Record set:

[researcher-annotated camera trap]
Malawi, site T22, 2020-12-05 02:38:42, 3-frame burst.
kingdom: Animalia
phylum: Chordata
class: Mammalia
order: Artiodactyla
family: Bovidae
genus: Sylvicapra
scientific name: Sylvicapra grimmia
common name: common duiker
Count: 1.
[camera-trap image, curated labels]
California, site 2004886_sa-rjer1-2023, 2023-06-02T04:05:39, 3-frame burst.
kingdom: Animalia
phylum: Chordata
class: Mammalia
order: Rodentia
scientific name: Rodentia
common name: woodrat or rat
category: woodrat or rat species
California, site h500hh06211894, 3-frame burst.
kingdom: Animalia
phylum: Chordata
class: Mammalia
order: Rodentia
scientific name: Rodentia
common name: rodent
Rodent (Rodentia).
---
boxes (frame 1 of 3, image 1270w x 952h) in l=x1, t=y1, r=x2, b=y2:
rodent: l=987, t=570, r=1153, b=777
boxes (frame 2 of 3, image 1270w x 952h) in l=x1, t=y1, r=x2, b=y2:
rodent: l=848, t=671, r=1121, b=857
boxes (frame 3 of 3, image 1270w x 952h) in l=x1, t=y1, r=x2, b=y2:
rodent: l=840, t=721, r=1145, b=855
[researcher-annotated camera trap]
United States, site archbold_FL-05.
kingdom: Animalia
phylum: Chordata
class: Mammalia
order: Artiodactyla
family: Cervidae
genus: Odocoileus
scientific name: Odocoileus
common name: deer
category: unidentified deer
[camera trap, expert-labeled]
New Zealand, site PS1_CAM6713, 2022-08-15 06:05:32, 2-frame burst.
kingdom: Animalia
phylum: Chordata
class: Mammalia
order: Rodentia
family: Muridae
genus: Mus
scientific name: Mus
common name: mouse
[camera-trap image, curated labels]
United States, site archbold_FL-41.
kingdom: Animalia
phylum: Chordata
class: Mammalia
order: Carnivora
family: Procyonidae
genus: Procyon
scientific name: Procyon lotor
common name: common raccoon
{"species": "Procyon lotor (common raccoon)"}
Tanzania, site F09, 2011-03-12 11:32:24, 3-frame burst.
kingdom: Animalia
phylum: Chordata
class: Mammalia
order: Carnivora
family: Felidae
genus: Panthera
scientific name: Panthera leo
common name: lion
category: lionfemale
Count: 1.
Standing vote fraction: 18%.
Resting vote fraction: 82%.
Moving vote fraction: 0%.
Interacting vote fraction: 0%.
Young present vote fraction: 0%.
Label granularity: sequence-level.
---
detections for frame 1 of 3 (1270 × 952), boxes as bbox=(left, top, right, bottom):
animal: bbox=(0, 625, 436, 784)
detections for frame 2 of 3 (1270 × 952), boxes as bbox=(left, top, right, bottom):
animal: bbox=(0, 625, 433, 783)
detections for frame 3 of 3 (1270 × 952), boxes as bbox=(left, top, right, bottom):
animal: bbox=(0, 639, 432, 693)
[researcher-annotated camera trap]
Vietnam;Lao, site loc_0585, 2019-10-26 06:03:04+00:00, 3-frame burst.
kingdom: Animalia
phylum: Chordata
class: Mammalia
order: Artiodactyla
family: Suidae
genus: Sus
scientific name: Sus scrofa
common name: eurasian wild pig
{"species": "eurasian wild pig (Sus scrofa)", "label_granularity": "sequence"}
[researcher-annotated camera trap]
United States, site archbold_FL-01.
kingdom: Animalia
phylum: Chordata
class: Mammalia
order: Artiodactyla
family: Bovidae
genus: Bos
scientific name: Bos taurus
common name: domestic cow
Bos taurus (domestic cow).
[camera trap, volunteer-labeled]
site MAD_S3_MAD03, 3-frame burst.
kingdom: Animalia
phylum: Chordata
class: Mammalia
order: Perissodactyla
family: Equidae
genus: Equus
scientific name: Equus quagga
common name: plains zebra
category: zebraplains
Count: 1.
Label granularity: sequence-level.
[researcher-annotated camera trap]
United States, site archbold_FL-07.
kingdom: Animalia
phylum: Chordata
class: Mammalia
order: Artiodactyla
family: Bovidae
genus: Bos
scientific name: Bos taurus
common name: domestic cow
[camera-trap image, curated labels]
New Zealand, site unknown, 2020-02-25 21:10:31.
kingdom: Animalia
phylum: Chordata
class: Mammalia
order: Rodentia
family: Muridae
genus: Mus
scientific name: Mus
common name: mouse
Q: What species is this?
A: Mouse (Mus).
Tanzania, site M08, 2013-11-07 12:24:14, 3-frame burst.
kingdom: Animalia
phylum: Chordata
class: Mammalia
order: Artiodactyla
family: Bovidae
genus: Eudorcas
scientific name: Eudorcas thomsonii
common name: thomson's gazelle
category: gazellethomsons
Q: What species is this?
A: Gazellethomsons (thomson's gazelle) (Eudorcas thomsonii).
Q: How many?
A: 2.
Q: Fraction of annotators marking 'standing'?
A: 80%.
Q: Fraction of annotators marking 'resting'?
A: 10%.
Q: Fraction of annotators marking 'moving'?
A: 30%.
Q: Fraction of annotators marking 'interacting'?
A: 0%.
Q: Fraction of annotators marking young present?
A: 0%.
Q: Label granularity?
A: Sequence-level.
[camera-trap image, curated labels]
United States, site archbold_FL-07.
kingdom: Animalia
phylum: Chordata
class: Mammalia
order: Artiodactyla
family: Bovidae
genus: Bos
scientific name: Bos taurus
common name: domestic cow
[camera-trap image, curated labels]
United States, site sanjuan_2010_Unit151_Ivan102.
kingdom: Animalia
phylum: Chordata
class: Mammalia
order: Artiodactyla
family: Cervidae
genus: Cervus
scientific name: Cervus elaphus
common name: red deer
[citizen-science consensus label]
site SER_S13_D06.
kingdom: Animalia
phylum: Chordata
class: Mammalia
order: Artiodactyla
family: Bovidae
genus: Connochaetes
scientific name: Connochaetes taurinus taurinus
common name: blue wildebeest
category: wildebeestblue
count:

Task objective: Repeat all of the records above exactly as written.

Solution for this problem:
[researcher-annotated camera trap]
Malawi, site T22, 2020-12-05 02:38:42, 3-frame burst.
kingdom: Animalia
phylum: Chordata
class: Mammalia
order: Artiodactyla
family: Bovidae
genus: Sylvicapra
scientific name: Sylvicapra grimmia
common name: common duiker
Count: 1.
[camera-trap image, curated labels]
California, site 2004886_sa-rjer1-2023, 2023-06-02T04:05:39, 3-frame burst.
kingdom: Animalia
phylum: Chordata
class: Mammalia
order: Rodentia
scientific name: Rodentia
common name: woodrat or rat
category: woodrat or rat species
California, site h500hh06211894, 3-frame burst.
kingdom: Animalia
phylum: Chordata
class: Mammalia
order: Rodentia
scientific name: Rodentia
common name: rodent
Rodent (Rodentia).
---
boxes (frame 1 of 3, image 1270w x 952h) in l=x1, t=y1, r=x2, b=y2:
rodent: l=987, t=570, r=1153, b=777
boxes (frame 2 of 3, image 1270w x 952h) in l=x1, t=y1, r=x2, b=y2:
rodent: l=848, t=671, r=1121, b=857
boxes (frame 3 of 3, image 1270w x 952h) in l=x1, t=y1, r=x2, b=y2:
rodent: l=840, t=721, r=1145, b=855
[researcher-annotated camera trap]
United States, site archbold_FL-05.
kingdom: Animalia
phylum: Chordata
class: Mammalia
order: Artiodactyla
family: Cervidae
genus: Odocoileus
scientific name: Odocoileus
common name: deer
category: unidentified deer
[camera trap, expert-labeled]
New Zealand, site PS1_CAM6713, 2022-08-15 06:05:32, 2-frame burst.
kingdom: Animalia
phylum: Chordata
class: Mammalia
order: Rodentia
family: Muridae
genus: Mus
scientific name: Mus
common name: mouse
[camera-trap image, curated labels]
United States, site archbold_FL-41.
kingdom: Animalia
phylum: Chordata
class: Mammalia
order: Carnivora
family: Procyonidae
genus: Procyon
scientific name: Procyon lotor
common name: common raccoon
{"species": "Procyon lotor (common raccoon)"}
Tanzania, site F09, 2011-03-12 11:32:24, 3-frame burst.
kingdom: Animalia
phylum: Chordata
class: Mammalia
order: Carnivora
family: Felidae
genus: Panthera
scientific name: Panthera leo
common name: lion
category: lionfemale
Count: 1.
Standing vote fraction: 18%.
Resting vote fraction: 82%.
Moving vote fraction: 0%.
Interacting vote fraction: 0%.
Young present vote fraction: 0%.
Label granularity: sequence-level.
---
detections for frame 1 of 3 (1270 × 952), boxes as bbox=(left, top, right, bottom):
animal: bbox=(0, 625, 436, 784)
detections for frame 2 of 3 (1270 × 952), boxes as bbox=(left, top, right, bottom):
animal: bbox=(0, 625, 433, 783)
detections for frame 3 of 3 (1270 × 952), boxes as bbox=(left, top, right, bottom):
animal: bbox=(0, 639, 432, 693)
[researcher-annotated camera trap]
Vietnam;Lao, site loc_0585, 2019-10-26 06:03:04+00:00, 3-frame burst.
kingdom: Animalia
phylum: Chordata
class: Mammalia
order: Artiodactyla
family: Suidae
genus: Sus
scientific name: Sus scrofa
common name: eurasian wild pig
{"species": "eurasian wild pig (Sus scrofa)", "label_granularity": "sequence"}
[researcher-annotated camera trap]
United States, site archbold_FL-01.
kingdom: Animalia
phylum: Chordata
class: Mammalia
order: Artiodactyla
family: Bovidae
genus: Bos
scientific name: Bos taurus
common name: domestic cow
Bos taurus (domestic cow).
[camera trap, volunteer-labeled]
site MAD_S3_MAD03, 3-frame burst.
kingdom: Animalia
phylum: Chordata
class: Mammalia
order: Perissodactyla
family: Equidae
genus: Equus
scientific name: Equus quagga
common name: plains zebra
category: zebraplains
Count: 1.
Label granularity: sequence-level.
[researcher-annotated camera trap]
United States, site archbold_FL-07.
kingdom: Animalia
phylum: Chordata
class: Mammalia
order: Artiodactyla
family: Bovidae
genus: Bos
scientific name: Bos taurus
common name: domestic cow
[camera-trap image, curated labels]
New Zealand, site unknown, 2020-02-25 21:10:31.
kingdom: Animalia
phylum: Chordata
class: Mammalia
order: Rodentia
family: Muridae
genus: Mus
scientific name: Mus
common name: mouse
Q: What species is this?
A: Mouse (Mus).
Tanzania, site M08, 2013-11-07 12:24:14, 3-frame burst.
kingdom: Animalia
phylum: Chordata
class: Mammalia
order: Artiodactyla
family: Bovidae
genus: Eudorcas
scientific name: Eudorcas thomsonii
common name: thomson's gazelle
category: gazellethomsons
Q: What species is this?
A: Gazellethomsons (thomson's gazelle) (Eudorcas thomsonii).
Q: How many?
A: 2.
Q: Fraction of annotators marking 'standing'?
A: 80%.
Q: Fraction of annotators marking 'resting'?
A: 10%.
Q: Fraction of annotators marking 'moving'?
A: 30%.
Q: Fraction of annotators marking 'interacting'?
A: 0%.
Q: Fraction of annotators marking young present?
A: 0%.
Q: Label granularity?
A: Sequence-level.
[camera-trap image, curated labels]
United States, site archbold_FL-07.
kingdom: Animalia
phylum: Chordata
class: Mammalia
order: Artiodactyla
family: Bovidae
genus: Bos
scientific name: Bos taurus
common name: domestic cow
[camera-trap image, curated labels]
United States, site sanjuan_2010_Unit151_Ivan102.
kingdom: Animalia
phylum: Chordata
class: Mammalia
order: Artiodactyla
family: Cervidae
genus: Cervus
scientific name: Cervus elaphus
common name: red deer
[citizen-science consensus label]
site SER_S13_D06.
kingdom: Animalia
phylum: Chordata
class: Mammalia
order: Artiodactyla
family: Bovidae
genus: Connochaetes
scientific name: Connochaetes taurinus taurinus
common name: blue wildebeest
category: wildebeestblue
count:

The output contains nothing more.